Sirolimus improved recurrence, survival rates after liver transplant in patients with HCC

Patients with hepatocellular carcinoma who undergo liver transplantation may be at reduced risk for disease recurrence and death when treated with sirolimus, according to recent results.

Researchers evaluated three retrospective studies and two prospective cohort studies involving 474 patients who received liver transplantation (LT) as treatment for hepatocellular carcinoma (HCC). The recurrence and survival rates of patients who subsequently received sirolimus (SRL)-based immunosuppression therapy were determined and compared against those treated with calcineurin inhibitors (CNI).

SRL recipients had lower recurrence rates (4.9% to 12.9% across evaluable studies compared with 17.3% to 38.7%), plus higher rates of recurrence-free survival (RFS) at 1 year (93% to 96% vs. 70% to 78%), 3 years (82% to 86% vs. 64% to 65%) and 5 years (79% to 80% vs. 54% to 60%) than patients treated with CNI. Overall survival (OS) rates among patients treated with SRL also were higher at 1 (94% to 95% vs. 79% to 83%), 3 (85% vs. 66%) and 5 years (80% vs. 59% to 62%).

Meta-analysis indicated significant associations between SRL use and recurrence rate (OR=0.30; 95% CI, 0.16-0.55) and overall mortality (OR=0.35; 95% CI, 0.20-0.61) and mortality related to recurrence (OR=0.29; 95% CI, 0.12-0.70) compared with CNI. No heterogeneity was observed between incorporated studies in any of the analyses.
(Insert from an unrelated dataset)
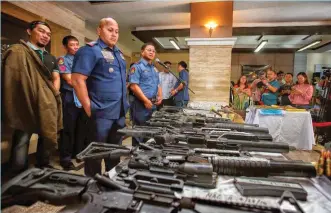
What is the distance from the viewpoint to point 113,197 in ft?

“This review shows that SRL-based immunosuppression post-LT for HCC has improved patient outcomes with lower recurrence rates and significantly improved 1-, 3- and 5-year RFS and OS,” the researchers concluded, while noting that a lack of randomized trials and the low quality assessments and small study sample sizes posed review limitations. “Results from randomized studies … would help in proving the oncological benefit for SRL post-LT for HCC and the use of SRL-based immunosuppression protocols for the future.”